Channel 5 (Isaac Formation, Castle Creek, B.C., Canada) represents a long-lived transport and depositional pathway (channel-complex set) that accumulated ~100 m of mostly sand in a deep-marine slope setting. Channel 5 consists of sandstone-rich channel fills (grouped into channel complexes) interbedded with mudstone-rich, thin-bedded turbidites and debris-flow/slump deposits. These fine-grained deposits, which would form important permeability baffles and barriers (barrier-type facies), occur at different scales in Channel 5.

1) Laterally discontinuous (< 150 m long) mudstone-clast breccia layers with sandstone matrix and thinly bedded turbidite units (< 1 m thick) occur within channel fills (intrachannel).
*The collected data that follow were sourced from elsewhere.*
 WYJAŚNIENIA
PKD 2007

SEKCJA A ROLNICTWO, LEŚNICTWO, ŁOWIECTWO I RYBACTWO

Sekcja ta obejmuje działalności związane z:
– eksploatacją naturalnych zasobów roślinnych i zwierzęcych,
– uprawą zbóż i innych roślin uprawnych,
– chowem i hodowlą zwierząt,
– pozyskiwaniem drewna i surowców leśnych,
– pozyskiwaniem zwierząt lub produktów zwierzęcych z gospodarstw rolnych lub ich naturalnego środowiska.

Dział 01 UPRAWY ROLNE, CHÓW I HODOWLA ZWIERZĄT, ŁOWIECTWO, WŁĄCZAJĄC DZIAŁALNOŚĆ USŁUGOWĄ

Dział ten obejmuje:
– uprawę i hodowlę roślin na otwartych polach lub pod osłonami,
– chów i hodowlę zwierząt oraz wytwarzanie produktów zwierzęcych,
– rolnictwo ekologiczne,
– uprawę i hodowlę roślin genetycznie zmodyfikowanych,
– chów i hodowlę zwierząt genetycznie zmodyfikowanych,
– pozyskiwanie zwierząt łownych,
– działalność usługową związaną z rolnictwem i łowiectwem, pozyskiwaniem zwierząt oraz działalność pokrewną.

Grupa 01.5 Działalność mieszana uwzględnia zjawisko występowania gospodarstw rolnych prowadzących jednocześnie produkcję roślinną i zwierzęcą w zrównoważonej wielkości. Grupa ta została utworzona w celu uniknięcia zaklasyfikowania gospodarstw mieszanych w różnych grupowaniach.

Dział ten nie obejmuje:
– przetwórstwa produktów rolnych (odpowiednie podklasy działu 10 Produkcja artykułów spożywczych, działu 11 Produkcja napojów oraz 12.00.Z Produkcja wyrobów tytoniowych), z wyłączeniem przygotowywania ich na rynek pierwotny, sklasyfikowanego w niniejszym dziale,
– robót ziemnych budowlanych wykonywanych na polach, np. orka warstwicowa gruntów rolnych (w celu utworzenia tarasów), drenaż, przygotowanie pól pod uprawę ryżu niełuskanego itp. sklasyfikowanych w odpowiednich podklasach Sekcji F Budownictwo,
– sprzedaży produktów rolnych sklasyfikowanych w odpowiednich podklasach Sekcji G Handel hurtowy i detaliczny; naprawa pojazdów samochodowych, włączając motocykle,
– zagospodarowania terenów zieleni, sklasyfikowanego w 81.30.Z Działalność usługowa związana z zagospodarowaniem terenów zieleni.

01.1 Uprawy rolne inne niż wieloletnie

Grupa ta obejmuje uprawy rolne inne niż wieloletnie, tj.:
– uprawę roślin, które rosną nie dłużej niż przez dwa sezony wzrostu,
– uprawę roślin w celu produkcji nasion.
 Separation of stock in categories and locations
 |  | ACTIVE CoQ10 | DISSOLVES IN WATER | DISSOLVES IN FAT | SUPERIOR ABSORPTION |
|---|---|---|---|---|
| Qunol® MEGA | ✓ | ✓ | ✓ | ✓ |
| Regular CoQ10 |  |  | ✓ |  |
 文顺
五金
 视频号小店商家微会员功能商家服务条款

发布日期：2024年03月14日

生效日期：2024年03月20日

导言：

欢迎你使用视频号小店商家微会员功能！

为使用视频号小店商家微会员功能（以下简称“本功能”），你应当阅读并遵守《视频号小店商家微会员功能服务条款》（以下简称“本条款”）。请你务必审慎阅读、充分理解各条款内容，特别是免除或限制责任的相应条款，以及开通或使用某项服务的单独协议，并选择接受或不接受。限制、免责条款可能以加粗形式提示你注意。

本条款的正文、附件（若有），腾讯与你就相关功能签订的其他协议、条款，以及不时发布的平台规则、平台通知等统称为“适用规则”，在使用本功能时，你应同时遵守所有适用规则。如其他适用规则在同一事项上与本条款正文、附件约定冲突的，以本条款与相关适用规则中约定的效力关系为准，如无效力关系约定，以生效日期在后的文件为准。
Breccias most probably form local baffle-type facies (retard fluid flow), whereas thin-bedded intervals represent local barriers.

2) Interchannel barrier-type facies consist of uncommon debrites (< 1.5 m, < 1 km long) and stacked thin-bedded turbidites (< 5 m thick). Typically these strata are eroded locally by later channel reactivation, and accordingly would not prevent completely pressure communication between adjacent channel fills within a channel complex.

3) Thick (5-11 m) debris-flow deposits and thin-bedded overbank units form uninterrupted units between channel complexes that extend across the study area (1.5-3 km). These units would form regional permeability barriers and as a consequence effectively compartmentalize individual channel complexes.

The good correlation between stratigraphic and depositional context and hierarchy of barrier-type facies in Channel 5 may help better predict the distribution and scale of internal heterogeneities and related connectivity in subsurface slope reservoirs (e.g. offshore West Africa and Brazil).